Thursday, October 15, 7:00 pm
Tribute and Reception - Ticket Code: $75 TRIB15P
Please note there are no Tribute Only tickets available for this event
Christopher B. Smith Rafael Film Center
Reception to follow at Tiburon Grill
Woody Harrelson will participate in an onstage conversation about his career and will be presented the MVFF award. Following the screening of The Messenger, Harrelson will be joined by director/co-writer Oren Moverman for a Q&A with the audience. Directly following the program don’t miss the reception at Tiburon’s hottest new restaurant, Tiburon Grill, featuring wine, cocktails and a delicious array of fresh, contemporary cuisine.

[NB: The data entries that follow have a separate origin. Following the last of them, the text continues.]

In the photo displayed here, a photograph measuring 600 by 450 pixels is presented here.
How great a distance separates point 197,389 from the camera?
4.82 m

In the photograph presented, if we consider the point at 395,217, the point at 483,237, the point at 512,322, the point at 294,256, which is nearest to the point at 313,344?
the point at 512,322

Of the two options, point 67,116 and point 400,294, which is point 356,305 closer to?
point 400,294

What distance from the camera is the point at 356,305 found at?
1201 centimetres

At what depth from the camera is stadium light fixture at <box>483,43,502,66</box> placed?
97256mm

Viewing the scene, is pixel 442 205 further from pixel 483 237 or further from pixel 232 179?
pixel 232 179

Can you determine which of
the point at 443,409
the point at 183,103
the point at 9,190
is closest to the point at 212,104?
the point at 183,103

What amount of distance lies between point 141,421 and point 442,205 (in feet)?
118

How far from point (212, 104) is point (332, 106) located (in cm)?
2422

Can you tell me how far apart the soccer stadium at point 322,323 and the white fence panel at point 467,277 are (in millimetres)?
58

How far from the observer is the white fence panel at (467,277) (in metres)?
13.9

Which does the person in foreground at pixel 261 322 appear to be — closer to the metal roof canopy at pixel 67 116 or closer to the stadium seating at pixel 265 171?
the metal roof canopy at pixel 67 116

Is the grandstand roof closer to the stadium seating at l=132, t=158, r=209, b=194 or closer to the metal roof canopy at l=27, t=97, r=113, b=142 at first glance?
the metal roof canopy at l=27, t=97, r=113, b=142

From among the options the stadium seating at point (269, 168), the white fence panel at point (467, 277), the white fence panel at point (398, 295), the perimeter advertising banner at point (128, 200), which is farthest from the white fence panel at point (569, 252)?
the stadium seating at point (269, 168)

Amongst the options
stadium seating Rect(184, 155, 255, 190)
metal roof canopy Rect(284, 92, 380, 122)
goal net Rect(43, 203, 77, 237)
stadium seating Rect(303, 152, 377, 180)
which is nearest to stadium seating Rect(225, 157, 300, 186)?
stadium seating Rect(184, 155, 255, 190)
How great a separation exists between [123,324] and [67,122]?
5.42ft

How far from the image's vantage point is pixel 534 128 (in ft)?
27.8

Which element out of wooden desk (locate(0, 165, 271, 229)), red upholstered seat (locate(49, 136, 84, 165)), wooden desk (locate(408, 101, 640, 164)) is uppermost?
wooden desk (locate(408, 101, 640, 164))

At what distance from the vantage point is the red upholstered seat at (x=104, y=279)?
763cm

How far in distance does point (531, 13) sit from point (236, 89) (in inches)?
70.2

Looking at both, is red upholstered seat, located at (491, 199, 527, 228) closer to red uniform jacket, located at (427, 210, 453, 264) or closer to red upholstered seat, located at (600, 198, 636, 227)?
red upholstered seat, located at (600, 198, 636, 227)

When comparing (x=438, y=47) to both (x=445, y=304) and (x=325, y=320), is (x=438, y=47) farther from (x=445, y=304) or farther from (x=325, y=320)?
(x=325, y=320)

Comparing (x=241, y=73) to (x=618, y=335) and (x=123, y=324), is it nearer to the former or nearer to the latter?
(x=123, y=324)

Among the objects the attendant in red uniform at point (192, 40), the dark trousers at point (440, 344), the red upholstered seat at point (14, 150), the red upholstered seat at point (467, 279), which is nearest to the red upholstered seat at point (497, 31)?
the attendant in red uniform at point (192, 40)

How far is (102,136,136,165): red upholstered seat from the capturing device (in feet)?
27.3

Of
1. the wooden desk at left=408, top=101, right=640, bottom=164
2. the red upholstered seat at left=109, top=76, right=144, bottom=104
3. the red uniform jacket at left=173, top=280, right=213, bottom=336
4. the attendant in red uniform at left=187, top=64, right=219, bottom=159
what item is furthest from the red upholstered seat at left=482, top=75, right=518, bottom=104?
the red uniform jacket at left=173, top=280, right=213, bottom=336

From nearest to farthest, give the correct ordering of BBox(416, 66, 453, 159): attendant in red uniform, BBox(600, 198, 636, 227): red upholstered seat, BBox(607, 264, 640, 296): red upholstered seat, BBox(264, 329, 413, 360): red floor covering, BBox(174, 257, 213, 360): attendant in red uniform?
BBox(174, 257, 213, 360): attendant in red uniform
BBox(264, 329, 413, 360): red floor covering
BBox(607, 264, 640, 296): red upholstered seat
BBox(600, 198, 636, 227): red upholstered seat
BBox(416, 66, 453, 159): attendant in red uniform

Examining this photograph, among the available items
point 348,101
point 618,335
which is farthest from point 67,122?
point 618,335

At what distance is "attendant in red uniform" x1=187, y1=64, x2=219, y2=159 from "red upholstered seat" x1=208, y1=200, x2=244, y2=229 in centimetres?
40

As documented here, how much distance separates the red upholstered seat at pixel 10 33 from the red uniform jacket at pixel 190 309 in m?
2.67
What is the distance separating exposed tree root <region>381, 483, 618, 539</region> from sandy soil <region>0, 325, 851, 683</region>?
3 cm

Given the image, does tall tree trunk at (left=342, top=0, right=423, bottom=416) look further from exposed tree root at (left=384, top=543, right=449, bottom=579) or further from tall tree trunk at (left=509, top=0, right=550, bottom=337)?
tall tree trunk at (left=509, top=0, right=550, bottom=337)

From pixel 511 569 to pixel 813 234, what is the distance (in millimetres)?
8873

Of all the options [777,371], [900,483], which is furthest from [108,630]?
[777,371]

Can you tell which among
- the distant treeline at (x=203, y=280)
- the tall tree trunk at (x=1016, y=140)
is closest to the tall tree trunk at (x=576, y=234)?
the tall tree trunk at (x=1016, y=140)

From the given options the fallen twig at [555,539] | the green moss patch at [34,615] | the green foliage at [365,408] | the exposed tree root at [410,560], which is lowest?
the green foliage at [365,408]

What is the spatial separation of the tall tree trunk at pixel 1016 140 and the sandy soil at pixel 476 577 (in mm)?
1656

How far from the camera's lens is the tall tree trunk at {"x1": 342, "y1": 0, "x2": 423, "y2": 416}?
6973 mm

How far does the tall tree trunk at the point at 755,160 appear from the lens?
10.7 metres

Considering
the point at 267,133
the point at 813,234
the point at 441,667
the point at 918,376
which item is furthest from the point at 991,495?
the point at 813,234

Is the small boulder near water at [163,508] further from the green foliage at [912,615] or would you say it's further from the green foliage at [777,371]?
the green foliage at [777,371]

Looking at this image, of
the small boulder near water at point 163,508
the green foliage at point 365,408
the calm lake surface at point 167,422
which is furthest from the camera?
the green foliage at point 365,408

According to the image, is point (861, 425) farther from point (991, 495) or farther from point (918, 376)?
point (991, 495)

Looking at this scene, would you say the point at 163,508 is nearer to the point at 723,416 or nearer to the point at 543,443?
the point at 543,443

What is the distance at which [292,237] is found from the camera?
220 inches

A basketballer who can’t jump but can sure shoot (White Men Can’t Jump); a free-speech-obsessed pornographer magnate (The People vs. Larry Flynt); and a gleaming cowboy assassin (No Country for Old Men) are a testament to the ambitious range of the larger-than-life roles Woody Harrelson has brought to the big screen. Capable of oozing playful bravado one moment and tapping his reserve of deep humanism the next, this American icon has endeared himself to a public hungry for Harrelson’s brand of toothsome antics blended with a generosity of spirit. His skill for endowing the big-hearted buffoon with realistic dimensions is rooted in early years spent in the theater, and a long-standing gig as Woody Boyd on the sitcom Cheers. In his latest, the Oren Moverman–helmed romantic wartime drama The Messenger, Harrelson re-engages a fascination with the ethics of war that he first poignantly explored with another breakout performance in The Thin Red Line. –Ilya Tovbis
THE MESSENGER (US 2009 112 mins)
Woody Harrelson is a by-the-book soldier assigned to the US military’s Casualty Notification Office in a film that examines the complexity of grief, pain and loss as gently as a kiss, with a message like a punch in the gut.
Woody Harrelson will be presented with the MVFF award, designed by celebrated artist Alice Corning.